Self-supervised learning (SSL) is rapidly closing the gap with supervised methods on large computer vision benchmarks. A successful approach to SSL is to learn representations which are invariant to distortions of the input sample. However, a recurring issue with this approach is the existence of trivial constant representations. Most current methods avoid such collapsed solutions by careful implementation details. We propose an objective function that naturally avoids such collapse by measuring the cross-correlation matrix between the outputs of two identical networks fed with distorted versions of a sample, and making it as close to the identity matrix as possible. This causes the representation vectors of distorted versions of a sample to be similar, while minimizing the redundancy between the components of these vectors. The method is called Barlow Twins, owing to neuroscientist H. Barlow’s redundancy-reduction principle applied to a pair of identical networks. Barlow Twins does not require large batches nor asymmetry between the network twins such as a predictor network, gradient stopping, or a moving average on the weight updates. It allows the use of very high-dimensional output vectors. Barlow Twins outperforms previous methods on ImageNet for semi-supervised classification in the low-data regime, and is on par with current state of the art for ImageNet classification with a linear classifier head, and for transfer tasks of classification and object detection.

Jun 8, 2021

Fatma Güney, KUIS AI, Koç University

Structure, Motion, and Future Prediction in Dynamic Scenes

In this talk, I’ll talk about what we’ve been working on with Sadra and Kaan* in the last one and a half years in my group**. I’ll start by introducing the view synthesis approach to unsupervised monocular depth and ego-motion estimation by Zhou et al. [1]. I’ll point to its limitation with dynamic objects due to static background assumption and mention a few related works addressing it by conditioning on a given segmentation map. Then, I’ll introduce our approach to jointly reason about segmentation and depth without any conditioning. In the second part, I’ll introduce the stochastic video prediction framework proposed by Denton et al. [2] and show how we extend it to motion space with “SLAMP: Stochastic Latent Appearance and Motion Prediction”. Finally, I’ll talk about how structure and motion from the first part can help stochastic video prediction from the second part in real-world driving scenarios. [1] T. Zhou, M. Brown, N. Snavely, and D. G. Lowe.
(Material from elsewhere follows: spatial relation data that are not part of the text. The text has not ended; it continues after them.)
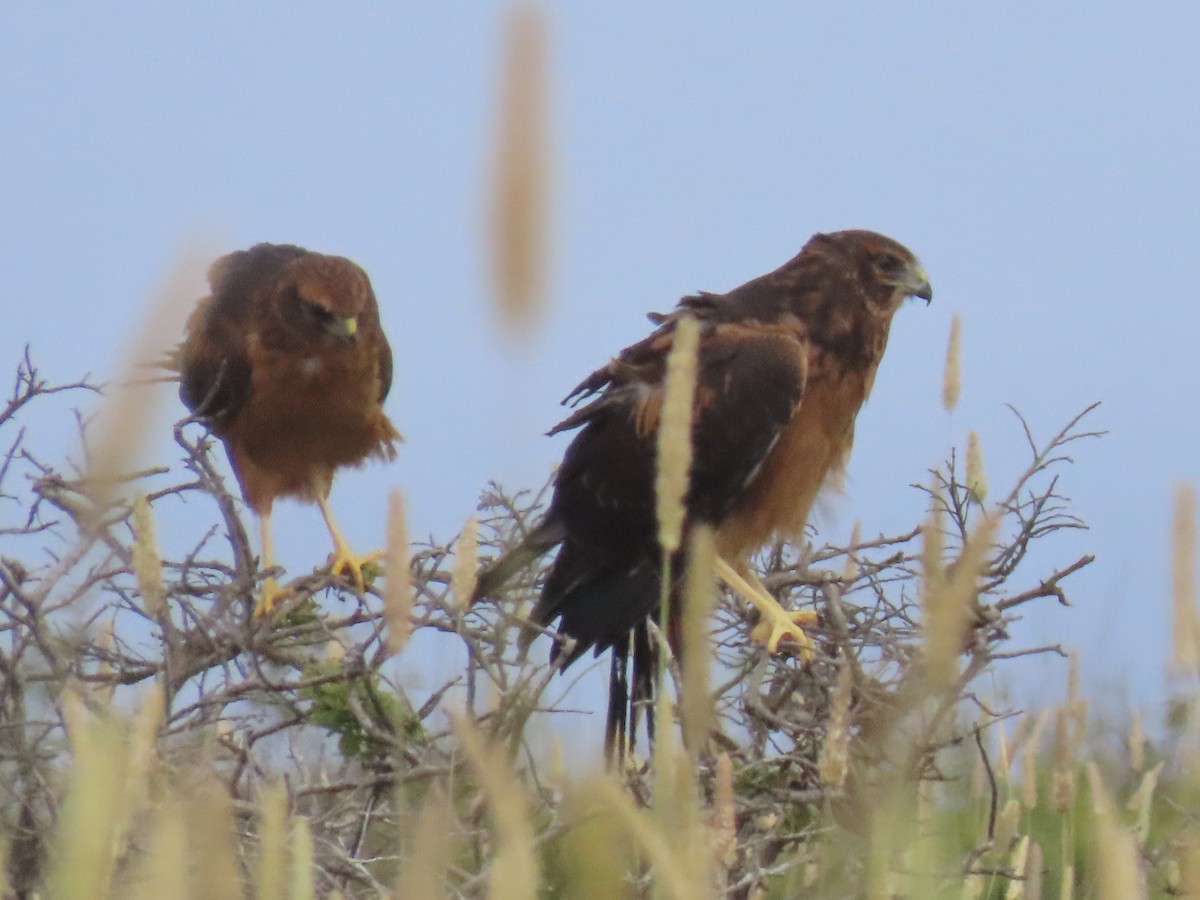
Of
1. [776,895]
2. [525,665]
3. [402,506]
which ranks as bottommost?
[776,895]

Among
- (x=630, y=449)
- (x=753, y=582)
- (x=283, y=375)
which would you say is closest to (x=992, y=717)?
(x=753, y=582)

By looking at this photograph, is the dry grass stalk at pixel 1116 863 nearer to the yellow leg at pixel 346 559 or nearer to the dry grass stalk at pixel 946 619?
the dry grass stalk at pixel 946 619

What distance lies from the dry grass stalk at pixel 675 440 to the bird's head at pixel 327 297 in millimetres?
3418

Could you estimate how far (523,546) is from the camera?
11.8 feet

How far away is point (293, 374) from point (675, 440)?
365 centimetres

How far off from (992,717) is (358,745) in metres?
1.21

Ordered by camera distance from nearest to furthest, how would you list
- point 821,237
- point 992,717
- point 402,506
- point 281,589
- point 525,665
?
point 402,506 < point 525,665 < point 992,717 < point 281,589 < point 821,237

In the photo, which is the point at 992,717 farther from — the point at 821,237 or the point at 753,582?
the point at 821,237

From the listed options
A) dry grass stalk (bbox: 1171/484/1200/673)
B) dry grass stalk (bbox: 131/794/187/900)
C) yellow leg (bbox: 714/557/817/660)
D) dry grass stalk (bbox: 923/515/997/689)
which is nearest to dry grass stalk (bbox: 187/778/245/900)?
dry grass stalk (bbox: 131/794/187/900)

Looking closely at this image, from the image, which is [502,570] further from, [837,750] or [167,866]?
[167,866]

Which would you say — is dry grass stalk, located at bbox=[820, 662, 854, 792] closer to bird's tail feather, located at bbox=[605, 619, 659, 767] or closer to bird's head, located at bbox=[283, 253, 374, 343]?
bird's tail feather, located at bbox=[605, 619, 659, 767]

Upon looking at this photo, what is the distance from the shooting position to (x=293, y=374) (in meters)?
4.96

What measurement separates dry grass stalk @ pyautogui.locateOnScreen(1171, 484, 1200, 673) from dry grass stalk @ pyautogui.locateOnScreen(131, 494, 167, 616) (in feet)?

Unsupervised learning of depth and ego-motion from video. In Proc. IEEE Conf. on Computer Vision and Pattern Recognition (CVPR), 2017. [2] E. Denton and R. Fergus. Stochastic video generation with a learned prior. In Proc. of the International Conf. on Machine learning (ICML), 2018. *Also in collaboration with Aykut Erdem and Erkut Erdem. **Work under submission, please do not share.

Jun 1, 2021

Ömer Güneş, University of Oxford

Character Identification from Narrative Text

Having more than ten kinds of style; e.g. autobiography, fable, historical fiction, novel; narrative text constitutes an important part of written text. Despite the abundance of long-form textual data, it is not straightforward to develop robust natural language processing (NLP) models to understand narrative text automatically. Even for domain experts, analyzing and interpreting potentially long and complicated narrative (literary) texts to extract legible and concise information is a difficult process. Characters are among the most important aspects of a story. It is crucial to identify the characters of a narrative to understand that narrative deeply. Therefore, automatic character identification is a critical task in narrative natural language understanding. In this talk, we will provide a comprehensive overview of this new and exciting paradigm of character identification in the context of NLP and deep learning, and then we outline the major research challenges. We will also present our recent approach to automatically identifying characters from unannotated stories in natural language text, segmentation of conversations and attribution of utterances to characters for generating longform multi-voice audiobooks at scale.